_Assignment:_
Continue the article about the panel discussion on Jewish women's confessional comics, beginning after its final sentence.

_Passage provided:_
Cartoon Art — Jewish Women Speak Out

A star-studded panel discussion officially launched “Graphic Details: Confessional Comics by Jewish Women” at San Francisco’s Cartoon Art Museum on Thursday, October 21. But not everyone on the panel agreed that the exhibit’s theme even made sense. Trina Robbins, one of the leading lights in comics and a noted “herstorian” and author, questioned why the show focused solely on Jewish cartoonists, noting that some of her favorite fellow artists — including the acclaimed Alison Bechdel and Phoebe Gloeckner — were overlooked because of their non-Semitic origins.

Despite the fact that “Graphic Details” also includes two of her own autobiographical works, “Out of the Closet and Into the Frying Pan” and “Big Sister Little Sister,” Robbins insisted she prefers telling stories about subjects other than herself— and even took younger artists to task for neglecting material of politics, fiction and history in favor of their own lives. Vanessa Davis, one of the newer stars of the medium, disagreed, arguing — compellingly — that as much craft, process and emotion goes into autobiographical work as into other genres. She did, however, take issue with the show’s “confessional” tag; the word, she said, implies that the artists want to share something lurid, when much of her own work illuminates the absurdity and hidden meaning of day-to-day experience.

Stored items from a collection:
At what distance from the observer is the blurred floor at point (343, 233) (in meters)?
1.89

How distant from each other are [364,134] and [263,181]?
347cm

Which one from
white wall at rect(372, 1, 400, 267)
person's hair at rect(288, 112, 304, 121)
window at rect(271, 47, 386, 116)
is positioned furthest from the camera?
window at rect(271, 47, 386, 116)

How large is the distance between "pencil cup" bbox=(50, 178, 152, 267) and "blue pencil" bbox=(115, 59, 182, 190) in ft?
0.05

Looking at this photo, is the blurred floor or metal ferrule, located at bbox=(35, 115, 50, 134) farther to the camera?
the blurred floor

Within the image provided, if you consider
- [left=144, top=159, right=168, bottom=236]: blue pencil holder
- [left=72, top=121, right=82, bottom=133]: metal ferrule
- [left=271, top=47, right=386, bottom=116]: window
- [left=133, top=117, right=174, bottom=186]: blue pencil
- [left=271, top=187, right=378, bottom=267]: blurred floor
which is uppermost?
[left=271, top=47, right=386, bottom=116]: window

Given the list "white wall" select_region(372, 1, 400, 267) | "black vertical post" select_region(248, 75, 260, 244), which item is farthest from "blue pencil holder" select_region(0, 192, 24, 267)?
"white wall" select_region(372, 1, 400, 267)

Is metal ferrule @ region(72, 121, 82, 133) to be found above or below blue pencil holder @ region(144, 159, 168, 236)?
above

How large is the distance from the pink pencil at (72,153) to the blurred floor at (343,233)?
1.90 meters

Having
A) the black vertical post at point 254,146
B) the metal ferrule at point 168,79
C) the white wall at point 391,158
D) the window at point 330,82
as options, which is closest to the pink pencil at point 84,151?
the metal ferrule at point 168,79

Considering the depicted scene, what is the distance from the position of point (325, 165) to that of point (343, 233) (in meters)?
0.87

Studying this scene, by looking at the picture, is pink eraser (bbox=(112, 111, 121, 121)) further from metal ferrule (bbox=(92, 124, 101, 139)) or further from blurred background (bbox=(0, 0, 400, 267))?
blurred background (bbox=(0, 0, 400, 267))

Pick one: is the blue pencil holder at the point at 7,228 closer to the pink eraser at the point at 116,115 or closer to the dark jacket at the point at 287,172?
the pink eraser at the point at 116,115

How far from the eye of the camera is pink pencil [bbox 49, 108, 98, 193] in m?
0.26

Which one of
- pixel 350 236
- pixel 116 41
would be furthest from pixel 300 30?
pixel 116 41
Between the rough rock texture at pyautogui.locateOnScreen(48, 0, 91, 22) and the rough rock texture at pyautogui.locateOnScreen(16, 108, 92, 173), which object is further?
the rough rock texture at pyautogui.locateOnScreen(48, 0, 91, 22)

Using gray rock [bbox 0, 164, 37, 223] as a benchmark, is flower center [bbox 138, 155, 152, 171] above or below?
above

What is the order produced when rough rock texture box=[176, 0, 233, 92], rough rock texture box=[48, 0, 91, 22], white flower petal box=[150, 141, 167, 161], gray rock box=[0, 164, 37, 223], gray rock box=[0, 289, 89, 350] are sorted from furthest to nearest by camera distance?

--

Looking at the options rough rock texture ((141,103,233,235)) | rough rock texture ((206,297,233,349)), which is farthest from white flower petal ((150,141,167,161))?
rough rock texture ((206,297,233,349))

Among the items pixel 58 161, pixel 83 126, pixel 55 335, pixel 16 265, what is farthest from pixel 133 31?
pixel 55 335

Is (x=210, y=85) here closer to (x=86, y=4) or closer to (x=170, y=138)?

_Output:_
Two more comics pioneers rounded out the panel. A feisty Sharon Rudahl — who helped found the Wimmen’s Comix collective in 1972 — gave an impassioned “Fight the Power”-type call to action for artists to create more politically engaged work. And Caryn Leschen, best known for her syndicated “Ask Aunt Violet” illustrated advice column, made a strong case for autobiographical comics as therapy. Laurence Roth, a professor of English and director of the Jewish Studies Program at Susquehanna University in Selinsgrove, PA, moderated; “Graphic Details” curators Sarah Lightman and Michael Kaminer quite literally bookended the panel, sitting at the end of the dais. “ Seeing the show on the walls of the Cartoon Art Museum, was a thrill, as it bought the show we had been working on after months of emails, to life,” said Lightman, in from London for the event. “Hearing the artists of the show discussing their work and comics in general was turning it into a 3D experience.”

“Graphic Details: Confessional Comics by Jewish Women,” sponsored by the Forward, runs through January 30 at the Cartoon Art Museum, in San Francisco. The show will travel next to Toronto, where the Koffler Centre for the Arts will present it at the Gladstone Hotel galleries from February 17 – April 15.